La première phrase qui dit tout

« Toutes les familles heureuses se ressemblent ; chaque famille malheureuse est malheureuse à sa manière. » La première phrase d'Anna Karénine (1877) est l'une des plus célèbres de la littérature mondiale — et elle contient le programme entier du roman. Léon Tolstoï va raconter le malheur : celui d'Anna, qui quitte son mari pour un amant et se détruit ; celui de Lévine, qui cherche le sens de la vie dans le travail de la terre et la foi.

Tolstoï n'est pas un auteur français — mais il est lu en français depuis le XIXe siècle, et la traduction disponible sur Lectrya rend justice à la puissance de son récit. Si vous aimez Madame Bovary ou les grands romans d'amour français, Anna Karénine est le sommet du genre — le roman qui dit tout sur l'amour, le désir, la jalousie et la société.

Anna : la femme qui refuse de mentir

Anna Karénine est l'épouse d'Alexeï Karénine, haut fonctionnaire pétersbourgeois. Elle a un fils, une position sociale, une vie confortable. Puis elle rencontre le comte Vronski, jeune officier séduisant, et tout bascule. Anna tombe amoureuse — d'un amour total, absolu, qui consume tout le reste. Elle quitte son mari, sacrifie sa réputation, perd la garde de son fils. Et la société russe, qui tolère l'adultère discret, ne pardonne pas l'adultère affiché.

Ce qui rend Anna tragique, ce n'est pas qu'elle aime — c'est qu'elle refuse de mentir. Elle pourrait, comme d'autres femmes de son milieu, avoir un amant en secret et maintenir les apparences. Elle refuse. Elle veut vivre son amour au grand jour — et c'est cette honnêteté qui la détruit. La société punit la sincérité, pas le vice.

Vronski : l'amant qui ne comprend pas

Vronski aime Anna — sincèrement, passionnément. Mais il ne comprend pas l'ampleur de ce qu'elle sacrifice. Pour lui, l'amour est un épisode de sa vie — glorieux, intense, mais pas exclusif. Il continue à fréquenter le monde, à monter à cheval, à avoir des ambitions. Pour Anna, l'amour est devenu sa vie entière — et quand Vronski ne peut pas lui donner la même exclusivité, la jalousie la dévore.
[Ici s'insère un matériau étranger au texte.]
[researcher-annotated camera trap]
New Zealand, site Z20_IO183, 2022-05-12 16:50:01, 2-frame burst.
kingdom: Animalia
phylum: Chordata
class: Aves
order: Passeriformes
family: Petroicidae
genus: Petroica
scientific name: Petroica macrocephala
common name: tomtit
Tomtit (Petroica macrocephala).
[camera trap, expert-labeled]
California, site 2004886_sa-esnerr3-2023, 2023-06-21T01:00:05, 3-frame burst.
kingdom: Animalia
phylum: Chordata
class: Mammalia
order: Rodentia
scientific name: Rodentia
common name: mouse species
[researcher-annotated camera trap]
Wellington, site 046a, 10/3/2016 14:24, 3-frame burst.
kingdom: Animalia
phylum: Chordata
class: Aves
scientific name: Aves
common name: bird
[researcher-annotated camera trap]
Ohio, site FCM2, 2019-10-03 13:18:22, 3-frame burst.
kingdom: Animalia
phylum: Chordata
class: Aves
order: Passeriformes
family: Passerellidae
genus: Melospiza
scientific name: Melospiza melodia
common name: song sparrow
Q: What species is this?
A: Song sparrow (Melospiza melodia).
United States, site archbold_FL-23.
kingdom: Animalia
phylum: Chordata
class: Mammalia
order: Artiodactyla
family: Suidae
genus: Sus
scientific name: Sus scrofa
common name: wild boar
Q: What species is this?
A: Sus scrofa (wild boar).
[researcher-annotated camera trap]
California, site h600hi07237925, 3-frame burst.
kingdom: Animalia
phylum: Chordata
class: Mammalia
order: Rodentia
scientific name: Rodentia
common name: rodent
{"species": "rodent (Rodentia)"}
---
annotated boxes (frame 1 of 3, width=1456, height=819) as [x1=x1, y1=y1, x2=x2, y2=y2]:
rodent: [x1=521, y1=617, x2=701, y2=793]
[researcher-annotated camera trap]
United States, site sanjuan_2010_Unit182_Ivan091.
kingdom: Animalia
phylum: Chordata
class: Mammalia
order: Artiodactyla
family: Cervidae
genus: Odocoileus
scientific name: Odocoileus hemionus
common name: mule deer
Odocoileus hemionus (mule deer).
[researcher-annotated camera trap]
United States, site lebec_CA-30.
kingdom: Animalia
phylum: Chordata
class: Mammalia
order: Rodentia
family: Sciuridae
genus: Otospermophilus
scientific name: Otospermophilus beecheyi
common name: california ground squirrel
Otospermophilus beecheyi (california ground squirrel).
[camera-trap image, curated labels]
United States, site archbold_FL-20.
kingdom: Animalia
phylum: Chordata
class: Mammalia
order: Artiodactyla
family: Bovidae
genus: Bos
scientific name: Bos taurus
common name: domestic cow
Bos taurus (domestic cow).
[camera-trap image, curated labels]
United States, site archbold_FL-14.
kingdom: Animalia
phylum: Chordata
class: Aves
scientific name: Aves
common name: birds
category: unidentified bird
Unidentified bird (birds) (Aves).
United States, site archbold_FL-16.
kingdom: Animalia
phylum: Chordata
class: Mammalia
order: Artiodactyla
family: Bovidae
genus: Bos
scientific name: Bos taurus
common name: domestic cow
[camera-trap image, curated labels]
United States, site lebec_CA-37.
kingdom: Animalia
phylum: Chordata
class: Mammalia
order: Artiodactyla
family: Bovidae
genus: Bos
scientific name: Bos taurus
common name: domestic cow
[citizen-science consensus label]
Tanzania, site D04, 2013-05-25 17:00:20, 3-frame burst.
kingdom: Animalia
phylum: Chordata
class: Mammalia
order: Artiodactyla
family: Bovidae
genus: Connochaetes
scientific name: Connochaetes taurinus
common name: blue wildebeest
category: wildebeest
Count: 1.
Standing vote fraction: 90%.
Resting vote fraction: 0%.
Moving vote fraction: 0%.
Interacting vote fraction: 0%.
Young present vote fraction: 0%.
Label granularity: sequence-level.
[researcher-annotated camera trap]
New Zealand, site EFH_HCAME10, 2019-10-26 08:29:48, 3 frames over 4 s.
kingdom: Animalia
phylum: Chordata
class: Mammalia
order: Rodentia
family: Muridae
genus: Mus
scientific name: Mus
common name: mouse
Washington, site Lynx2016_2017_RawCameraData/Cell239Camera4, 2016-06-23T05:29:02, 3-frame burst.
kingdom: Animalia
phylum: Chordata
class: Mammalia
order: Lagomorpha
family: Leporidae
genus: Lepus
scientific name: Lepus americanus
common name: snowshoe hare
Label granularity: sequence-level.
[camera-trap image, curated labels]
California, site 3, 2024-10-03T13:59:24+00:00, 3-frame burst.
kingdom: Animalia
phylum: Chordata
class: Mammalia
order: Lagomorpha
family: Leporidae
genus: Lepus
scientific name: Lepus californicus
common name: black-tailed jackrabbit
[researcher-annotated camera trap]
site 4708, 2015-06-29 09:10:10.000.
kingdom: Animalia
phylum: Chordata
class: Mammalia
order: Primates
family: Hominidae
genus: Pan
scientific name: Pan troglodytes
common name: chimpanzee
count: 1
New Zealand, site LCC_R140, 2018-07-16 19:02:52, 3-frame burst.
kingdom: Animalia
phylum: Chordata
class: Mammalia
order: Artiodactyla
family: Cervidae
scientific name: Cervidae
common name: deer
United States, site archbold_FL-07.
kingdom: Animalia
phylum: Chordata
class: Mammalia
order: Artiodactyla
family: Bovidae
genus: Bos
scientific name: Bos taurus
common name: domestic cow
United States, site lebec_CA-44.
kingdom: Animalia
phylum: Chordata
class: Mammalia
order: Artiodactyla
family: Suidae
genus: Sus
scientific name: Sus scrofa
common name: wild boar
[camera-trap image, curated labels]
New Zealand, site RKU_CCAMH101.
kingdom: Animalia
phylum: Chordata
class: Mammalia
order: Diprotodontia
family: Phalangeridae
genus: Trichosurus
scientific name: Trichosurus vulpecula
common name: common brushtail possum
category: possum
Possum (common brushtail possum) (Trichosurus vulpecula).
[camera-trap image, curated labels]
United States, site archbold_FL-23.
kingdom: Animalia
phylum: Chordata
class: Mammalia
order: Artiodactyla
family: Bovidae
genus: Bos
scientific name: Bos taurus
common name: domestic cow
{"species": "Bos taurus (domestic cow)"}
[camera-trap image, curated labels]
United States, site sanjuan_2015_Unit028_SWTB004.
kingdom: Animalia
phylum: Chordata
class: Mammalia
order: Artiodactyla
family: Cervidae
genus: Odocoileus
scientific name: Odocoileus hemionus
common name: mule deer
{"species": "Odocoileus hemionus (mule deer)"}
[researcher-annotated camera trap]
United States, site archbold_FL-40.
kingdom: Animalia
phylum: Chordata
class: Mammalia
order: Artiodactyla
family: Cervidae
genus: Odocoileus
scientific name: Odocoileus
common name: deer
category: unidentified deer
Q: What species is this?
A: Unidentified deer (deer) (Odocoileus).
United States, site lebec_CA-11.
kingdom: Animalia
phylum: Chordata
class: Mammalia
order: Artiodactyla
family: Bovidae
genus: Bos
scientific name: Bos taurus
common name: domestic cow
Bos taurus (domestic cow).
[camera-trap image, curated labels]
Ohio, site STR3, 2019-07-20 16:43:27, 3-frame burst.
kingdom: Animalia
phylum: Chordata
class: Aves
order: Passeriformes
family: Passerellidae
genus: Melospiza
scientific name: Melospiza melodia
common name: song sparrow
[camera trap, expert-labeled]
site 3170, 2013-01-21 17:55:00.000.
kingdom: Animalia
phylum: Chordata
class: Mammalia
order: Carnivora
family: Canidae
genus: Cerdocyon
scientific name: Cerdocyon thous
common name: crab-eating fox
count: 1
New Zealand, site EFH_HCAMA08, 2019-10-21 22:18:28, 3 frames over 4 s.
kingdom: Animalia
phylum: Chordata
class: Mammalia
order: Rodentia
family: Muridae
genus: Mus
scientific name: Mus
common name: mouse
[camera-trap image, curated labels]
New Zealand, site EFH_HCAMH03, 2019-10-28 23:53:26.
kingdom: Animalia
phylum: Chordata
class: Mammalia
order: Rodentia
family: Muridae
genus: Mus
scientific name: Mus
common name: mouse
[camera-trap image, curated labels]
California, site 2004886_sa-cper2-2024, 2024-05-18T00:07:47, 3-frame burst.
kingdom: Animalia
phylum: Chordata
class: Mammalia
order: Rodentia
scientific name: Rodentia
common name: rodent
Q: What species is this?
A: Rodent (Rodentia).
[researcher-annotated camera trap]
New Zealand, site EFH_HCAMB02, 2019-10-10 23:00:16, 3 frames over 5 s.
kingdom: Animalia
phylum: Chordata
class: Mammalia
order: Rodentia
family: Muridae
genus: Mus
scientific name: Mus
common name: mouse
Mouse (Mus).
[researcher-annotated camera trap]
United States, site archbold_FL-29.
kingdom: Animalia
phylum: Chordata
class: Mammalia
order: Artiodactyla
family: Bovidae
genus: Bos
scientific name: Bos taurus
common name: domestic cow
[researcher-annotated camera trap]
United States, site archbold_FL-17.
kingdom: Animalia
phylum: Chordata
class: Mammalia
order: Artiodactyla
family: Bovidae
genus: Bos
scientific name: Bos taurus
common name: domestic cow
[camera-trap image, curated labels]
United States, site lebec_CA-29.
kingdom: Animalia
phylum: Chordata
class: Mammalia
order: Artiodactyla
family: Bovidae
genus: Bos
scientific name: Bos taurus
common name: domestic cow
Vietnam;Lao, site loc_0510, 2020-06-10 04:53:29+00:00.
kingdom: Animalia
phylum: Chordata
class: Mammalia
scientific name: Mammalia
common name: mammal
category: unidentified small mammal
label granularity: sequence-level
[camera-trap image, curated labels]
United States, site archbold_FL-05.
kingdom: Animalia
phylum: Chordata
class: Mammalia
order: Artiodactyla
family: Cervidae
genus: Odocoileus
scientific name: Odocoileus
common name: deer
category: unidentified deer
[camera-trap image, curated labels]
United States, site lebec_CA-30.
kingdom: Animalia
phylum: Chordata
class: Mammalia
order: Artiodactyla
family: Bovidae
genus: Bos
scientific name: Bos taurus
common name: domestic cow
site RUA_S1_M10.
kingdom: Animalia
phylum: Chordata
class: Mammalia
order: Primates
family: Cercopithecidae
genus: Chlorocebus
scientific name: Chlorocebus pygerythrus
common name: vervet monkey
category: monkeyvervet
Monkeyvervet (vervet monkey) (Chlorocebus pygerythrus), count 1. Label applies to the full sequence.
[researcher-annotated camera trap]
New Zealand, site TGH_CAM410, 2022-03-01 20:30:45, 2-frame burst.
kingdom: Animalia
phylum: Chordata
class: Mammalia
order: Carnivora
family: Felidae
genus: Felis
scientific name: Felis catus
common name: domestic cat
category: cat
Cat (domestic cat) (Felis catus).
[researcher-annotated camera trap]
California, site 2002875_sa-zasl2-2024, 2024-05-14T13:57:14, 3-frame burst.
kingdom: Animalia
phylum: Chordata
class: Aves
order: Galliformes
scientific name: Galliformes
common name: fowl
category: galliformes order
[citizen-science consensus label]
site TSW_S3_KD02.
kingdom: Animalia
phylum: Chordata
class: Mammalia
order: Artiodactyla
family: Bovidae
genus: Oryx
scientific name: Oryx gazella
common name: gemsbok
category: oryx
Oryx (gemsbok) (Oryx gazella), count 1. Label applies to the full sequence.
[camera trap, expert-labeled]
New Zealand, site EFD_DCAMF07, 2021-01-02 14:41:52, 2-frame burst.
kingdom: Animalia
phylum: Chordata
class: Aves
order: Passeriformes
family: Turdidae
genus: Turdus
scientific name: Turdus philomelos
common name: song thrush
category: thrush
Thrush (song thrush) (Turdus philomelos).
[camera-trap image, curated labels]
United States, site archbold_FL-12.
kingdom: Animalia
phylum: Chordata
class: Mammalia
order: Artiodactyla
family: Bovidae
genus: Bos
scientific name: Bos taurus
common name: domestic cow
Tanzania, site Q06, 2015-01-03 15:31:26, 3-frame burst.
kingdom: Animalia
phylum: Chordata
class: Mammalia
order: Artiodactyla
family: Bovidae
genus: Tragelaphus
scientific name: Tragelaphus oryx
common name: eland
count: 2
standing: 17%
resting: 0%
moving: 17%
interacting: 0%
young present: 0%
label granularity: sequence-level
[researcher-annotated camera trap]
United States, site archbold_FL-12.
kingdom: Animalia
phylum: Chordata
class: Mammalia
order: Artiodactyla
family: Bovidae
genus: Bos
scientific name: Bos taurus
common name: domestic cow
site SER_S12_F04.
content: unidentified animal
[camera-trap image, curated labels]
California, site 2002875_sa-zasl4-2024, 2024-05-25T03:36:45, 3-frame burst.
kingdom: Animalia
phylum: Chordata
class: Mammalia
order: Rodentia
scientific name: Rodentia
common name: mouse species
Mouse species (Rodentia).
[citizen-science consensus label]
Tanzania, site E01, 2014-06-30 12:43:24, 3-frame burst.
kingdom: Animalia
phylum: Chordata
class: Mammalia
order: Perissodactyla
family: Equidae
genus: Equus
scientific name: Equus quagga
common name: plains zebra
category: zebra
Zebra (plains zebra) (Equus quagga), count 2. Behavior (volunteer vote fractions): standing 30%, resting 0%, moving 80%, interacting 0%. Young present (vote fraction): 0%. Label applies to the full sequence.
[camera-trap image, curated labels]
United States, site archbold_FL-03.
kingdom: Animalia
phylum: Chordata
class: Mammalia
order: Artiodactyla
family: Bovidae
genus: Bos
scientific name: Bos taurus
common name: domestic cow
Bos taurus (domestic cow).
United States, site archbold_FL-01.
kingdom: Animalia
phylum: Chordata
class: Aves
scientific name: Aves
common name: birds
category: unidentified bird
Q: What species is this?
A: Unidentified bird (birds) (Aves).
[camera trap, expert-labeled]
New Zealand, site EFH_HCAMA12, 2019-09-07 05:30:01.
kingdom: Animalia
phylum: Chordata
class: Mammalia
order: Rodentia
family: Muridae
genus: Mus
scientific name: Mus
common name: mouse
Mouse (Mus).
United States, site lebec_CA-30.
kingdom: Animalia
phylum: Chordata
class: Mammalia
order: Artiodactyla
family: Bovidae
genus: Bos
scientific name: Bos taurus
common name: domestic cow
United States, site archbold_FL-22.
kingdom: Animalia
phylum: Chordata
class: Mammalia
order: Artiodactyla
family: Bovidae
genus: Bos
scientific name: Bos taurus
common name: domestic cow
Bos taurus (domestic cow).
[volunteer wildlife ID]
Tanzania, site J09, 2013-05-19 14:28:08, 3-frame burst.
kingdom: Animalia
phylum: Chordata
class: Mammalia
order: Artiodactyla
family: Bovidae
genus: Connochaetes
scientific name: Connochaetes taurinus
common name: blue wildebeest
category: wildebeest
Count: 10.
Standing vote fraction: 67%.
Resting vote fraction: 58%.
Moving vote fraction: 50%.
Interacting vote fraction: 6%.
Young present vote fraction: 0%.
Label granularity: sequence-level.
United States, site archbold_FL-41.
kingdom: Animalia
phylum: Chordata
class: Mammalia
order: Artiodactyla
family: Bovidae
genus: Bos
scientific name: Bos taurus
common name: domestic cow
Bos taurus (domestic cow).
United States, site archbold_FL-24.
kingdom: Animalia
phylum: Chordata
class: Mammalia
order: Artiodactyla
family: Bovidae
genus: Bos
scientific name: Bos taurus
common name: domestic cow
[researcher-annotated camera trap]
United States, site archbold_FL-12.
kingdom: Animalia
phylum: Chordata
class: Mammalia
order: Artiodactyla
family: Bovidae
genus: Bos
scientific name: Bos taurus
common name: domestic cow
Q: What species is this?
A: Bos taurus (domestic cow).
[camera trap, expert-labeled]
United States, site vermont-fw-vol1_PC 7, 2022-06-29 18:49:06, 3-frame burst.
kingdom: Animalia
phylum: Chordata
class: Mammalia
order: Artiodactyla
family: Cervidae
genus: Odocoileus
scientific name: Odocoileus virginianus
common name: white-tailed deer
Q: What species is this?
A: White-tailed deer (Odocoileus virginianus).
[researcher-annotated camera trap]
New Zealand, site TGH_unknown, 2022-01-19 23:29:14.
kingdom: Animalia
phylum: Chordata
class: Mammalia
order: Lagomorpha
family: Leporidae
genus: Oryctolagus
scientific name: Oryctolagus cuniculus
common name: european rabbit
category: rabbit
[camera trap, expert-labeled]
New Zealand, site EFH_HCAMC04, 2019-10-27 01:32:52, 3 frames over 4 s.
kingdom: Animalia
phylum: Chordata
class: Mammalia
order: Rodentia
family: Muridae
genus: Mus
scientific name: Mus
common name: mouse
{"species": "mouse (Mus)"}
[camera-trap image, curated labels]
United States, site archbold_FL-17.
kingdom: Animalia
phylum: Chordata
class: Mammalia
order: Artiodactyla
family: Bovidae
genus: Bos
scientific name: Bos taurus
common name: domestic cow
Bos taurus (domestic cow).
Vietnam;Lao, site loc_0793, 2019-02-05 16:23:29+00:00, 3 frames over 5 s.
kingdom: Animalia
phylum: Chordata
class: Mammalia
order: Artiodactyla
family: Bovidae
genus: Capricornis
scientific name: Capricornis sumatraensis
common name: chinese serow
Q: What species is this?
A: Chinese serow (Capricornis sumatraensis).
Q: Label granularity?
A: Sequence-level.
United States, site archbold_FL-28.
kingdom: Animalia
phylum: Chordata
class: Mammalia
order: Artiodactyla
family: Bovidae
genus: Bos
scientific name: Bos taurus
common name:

Tolstoï décrit cette asymétrie avec une précision qui rappelle Constant dans Adolphe : un homme qui aime insuffisamment, une femme qui aime trop, et l'écart qui se creuse jusqu'au gouffre.

Lévine : l'autre héros

Le roman a deux héros. Lévine, gentilhomme campagnard qui fauche le blé avec ses paysans, cherche le bonheur dans le travail, le mariage avec Kitty, et la quête spirituelle. Lévine est le double autobiographique de Tolstoï — mêmes doutes, même besoin de sens, même oscillation entre la raison et la foi. Son histoire est moins spectaculaire que celle d'Anna, mais tout aussi profonde : peut-on être heureux dans la vie ordinaire ? La réponse de Tolstoï est oui — mais c'est un oui fragile, toujours menacé par le doute.

Pourquoi lire Anna Karénine aujourd'hui

Parce que c'est probablement le plus grand roman jamais écrit — Dostoïevski, Nabokov, Thomas Mann le pensaient. Parce que les personnages sont d'une humanité qui ne vieillit pas — Anna, Vronski, Karénine, Lévine, Kitty : chacun a une vérité propre, chacun a raison et tort à la fois. Et parce que la question du roman — comment vivre quand les conventions sociales et les désirs du cœur sont incompatibles ? — est éternelle.